Vielleicht kann ich das Thema ja nochmal anstoßen. War am Wochenende auch mal am See und wollte versuchen einen Zander an den Haken zu bekommen. Also am Abend an den See und in der Dämmerung angefangen zu fischen. Gufi auf den Grund sinken lassen, 2-3 Kurbelumdrehungen gemacht und wieder absinken lassen. Theoretisch ja alles richtig ;-), aber wie erkenne ich eben den Biss? Bei mir sackt die Schnur sofort völlig zusammen wenn ich die 2-3 Kurbelumdrehungen gemacht habe...da kann ich doch nie was erkennen? Hat da jemand nen Tip oder auch mehrer ? Danke


----------



## Thomas9904 (3. September 2007)

*AW: Beim Faulenzen kaum Bisse?*

Dann ist vermutlich einfach Dein Jigkopf zu schwer, wenn er so schnell absinkt.
........
■ **Aufgabe 1**: Geben Sie aus dem Auszug zum Zanderangeln die Passage von „Vielleicht kann ich“ bis „so schnell absinkt.“ wortgetreu wieder.

■ **Gespeicherte Datensätze**:
........
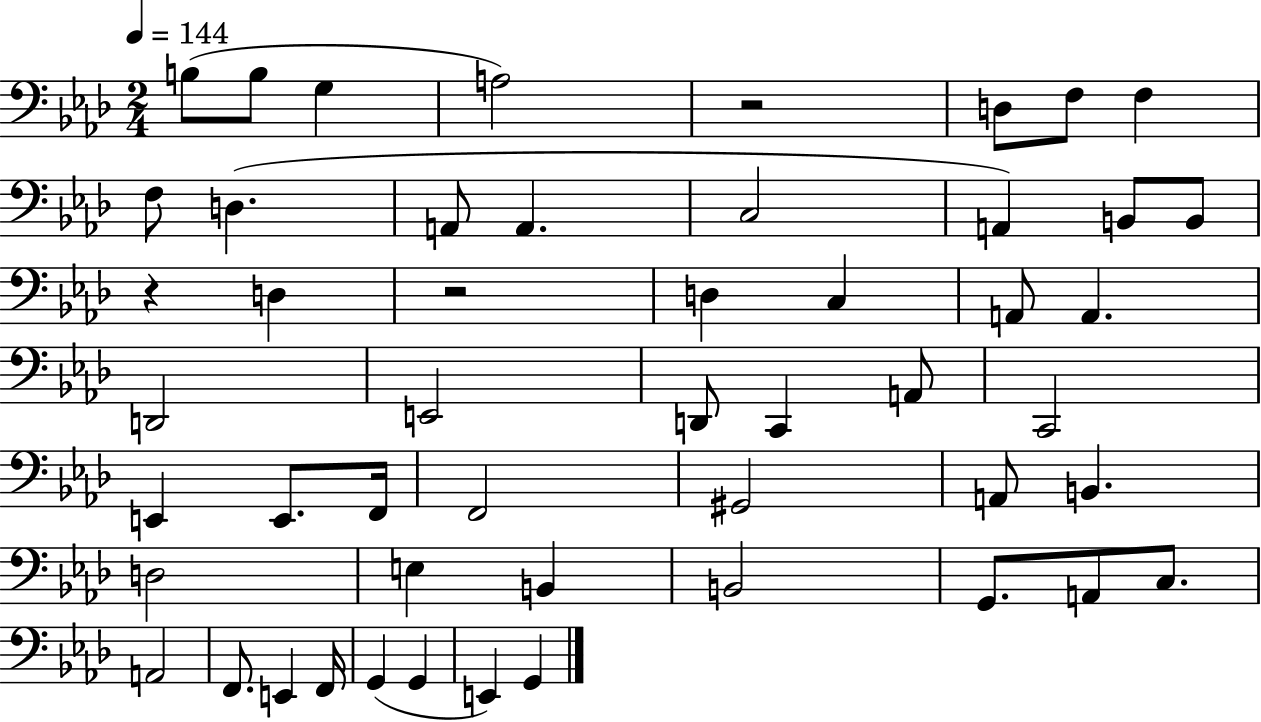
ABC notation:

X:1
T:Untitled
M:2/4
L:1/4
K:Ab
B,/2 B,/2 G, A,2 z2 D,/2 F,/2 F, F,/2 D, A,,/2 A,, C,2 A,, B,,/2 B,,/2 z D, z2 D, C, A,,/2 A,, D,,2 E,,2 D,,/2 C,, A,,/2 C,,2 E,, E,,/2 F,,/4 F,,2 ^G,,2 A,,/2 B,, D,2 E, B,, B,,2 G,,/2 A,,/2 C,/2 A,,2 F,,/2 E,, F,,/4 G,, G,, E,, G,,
........
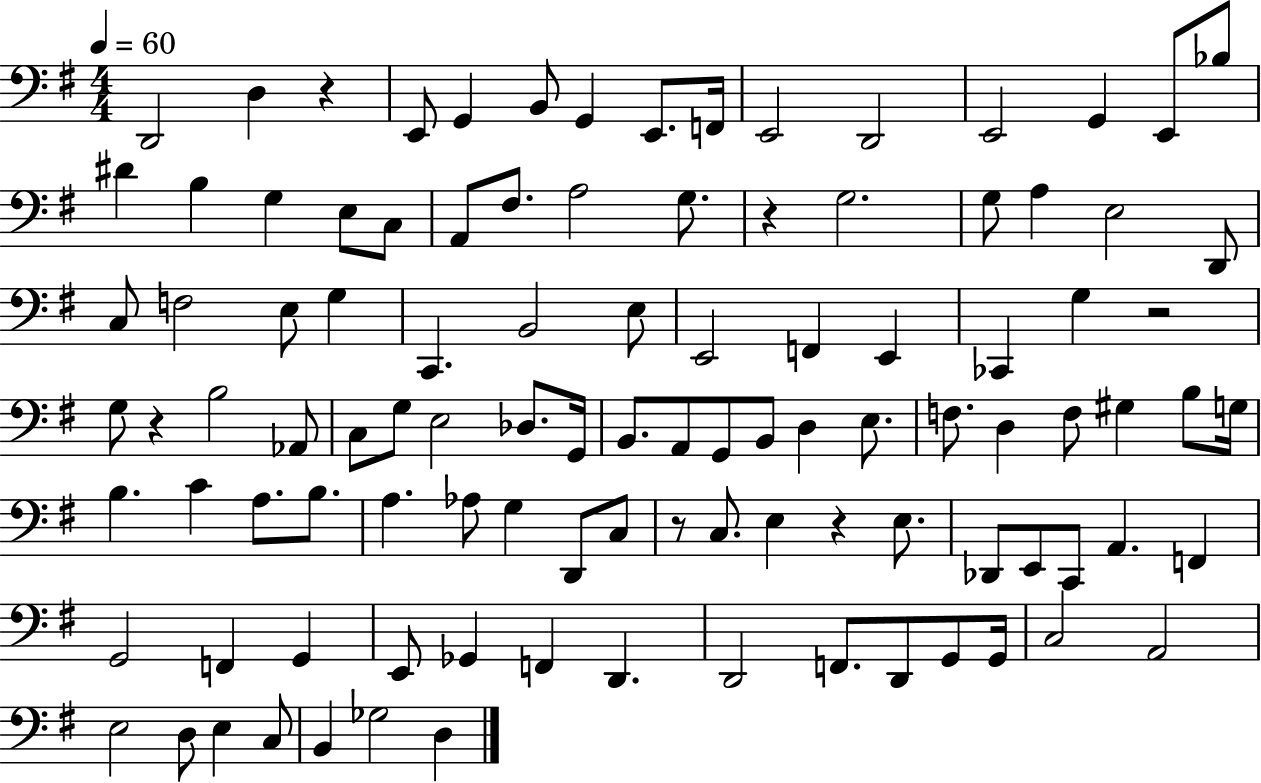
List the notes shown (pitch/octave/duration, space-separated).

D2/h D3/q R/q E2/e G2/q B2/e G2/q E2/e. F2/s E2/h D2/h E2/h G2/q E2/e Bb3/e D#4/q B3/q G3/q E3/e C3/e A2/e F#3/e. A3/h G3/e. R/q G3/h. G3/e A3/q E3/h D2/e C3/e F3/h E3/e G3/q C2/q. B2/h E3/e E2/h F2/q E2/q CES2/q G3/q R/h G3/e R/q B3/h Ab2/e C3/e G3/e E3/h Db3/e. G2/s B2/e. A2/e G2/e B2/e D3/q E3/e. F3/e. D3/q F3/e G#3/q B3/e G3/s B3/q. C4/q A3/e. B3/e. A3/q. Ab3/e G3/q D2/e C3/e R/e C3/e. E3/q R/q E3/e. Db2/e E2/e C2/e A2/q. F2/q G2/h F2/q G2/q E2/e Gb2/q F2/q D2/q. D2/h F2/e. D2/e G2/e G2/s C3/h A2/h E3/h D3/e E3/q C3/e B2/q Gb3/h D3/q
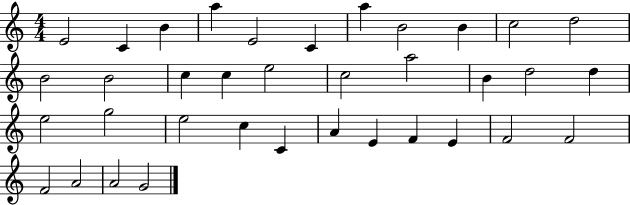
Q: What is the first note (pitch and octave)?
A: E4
........
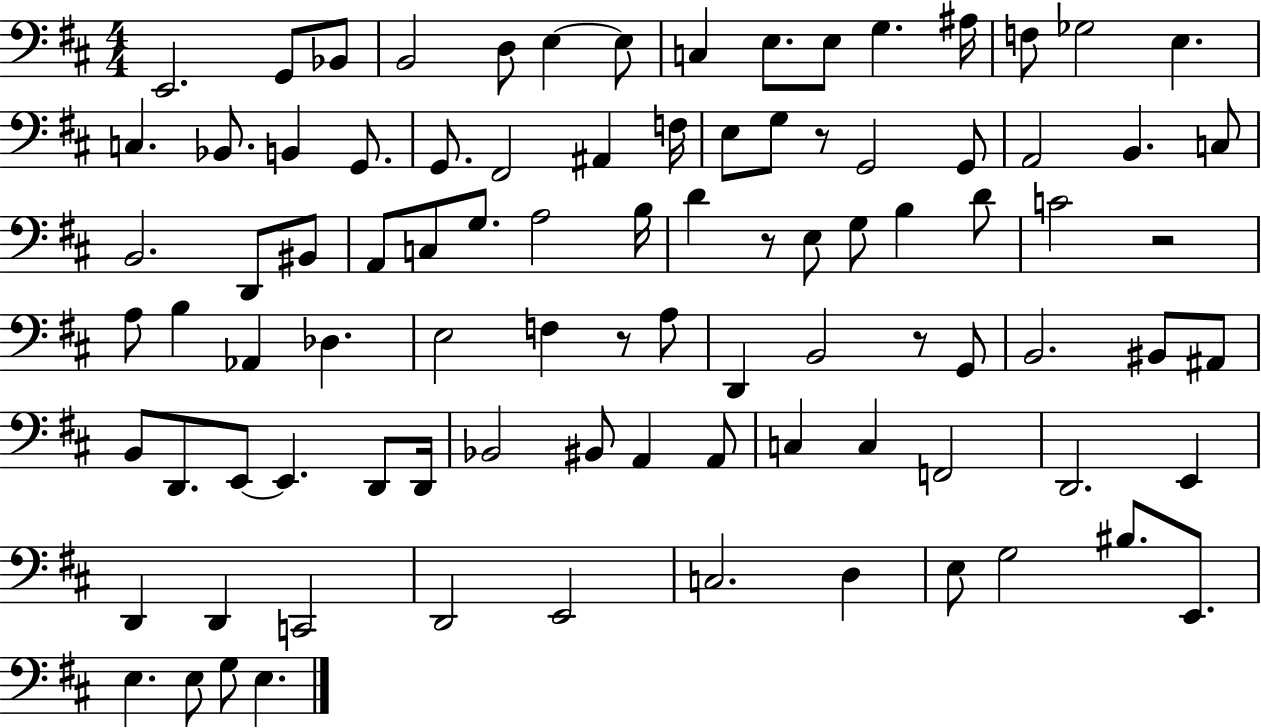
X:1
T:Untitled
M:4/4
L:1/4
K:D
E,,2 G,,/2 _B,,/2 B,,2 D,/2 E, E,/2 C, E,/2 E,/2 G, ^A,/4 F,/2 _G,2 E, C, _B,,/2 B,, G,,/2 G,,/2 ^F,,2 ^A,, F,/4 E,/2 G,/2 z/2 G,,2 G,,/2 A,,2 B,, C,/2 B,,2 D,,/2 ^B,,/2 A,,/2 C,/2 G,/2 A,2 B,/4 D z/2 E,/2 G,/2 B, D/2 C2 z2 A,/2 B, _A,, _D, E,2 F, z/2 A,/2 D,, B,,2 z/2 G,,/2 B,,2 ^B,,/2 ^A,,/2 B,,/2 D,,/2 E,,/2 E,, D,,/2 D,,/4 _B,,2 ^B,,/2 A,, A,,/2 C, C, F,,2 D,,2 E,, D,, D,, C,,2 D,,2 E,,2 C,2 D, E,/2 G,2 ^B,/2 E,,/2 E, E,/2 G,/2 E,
........
■ **Aufgabe 2**: Führen Sie alle Zeilen der Datensätze auf, in denen die Zeichenfolge „pitch“ vorkommt.

■ **Antwort 1**:
Vielleicht kann ich das Thema ja nochmal anstoßen. War am Wochenende auch mal am See und wollte versuchen einen Zander an den Haken zu bekommen. Also am Abend an den See und in der Dämmerung angefangen zu fischen. Gufi auf den Grund sinken lassen, 2-3 Kurbelumdrehungen gemacht und wieder absinken lassen. Theoretisch ja alles richtig ;-), aber wie erkenne ich eben den Biss? Bei mir sackt die Schnur sofort völlig zusammen wenn ich die 2-3 Kurbelumdrehungen gemacht habe...da kann ich doch nie was erkennen? Hat da jemand nen Tip oder auch mehrer ? Danke


----------



## Thomas9904 (3. September 2007)

*AW: Beim Faulenzen kaum Bisse?*

Dann ist vermutlich einfach Dein Jigkopf zu schwer, wenn er so schnell absinkt.

■ **Antwort 2**:
List the notes shown (pitch/octave/duration, space-separated).
Q: What is the first note (pitch and octave)?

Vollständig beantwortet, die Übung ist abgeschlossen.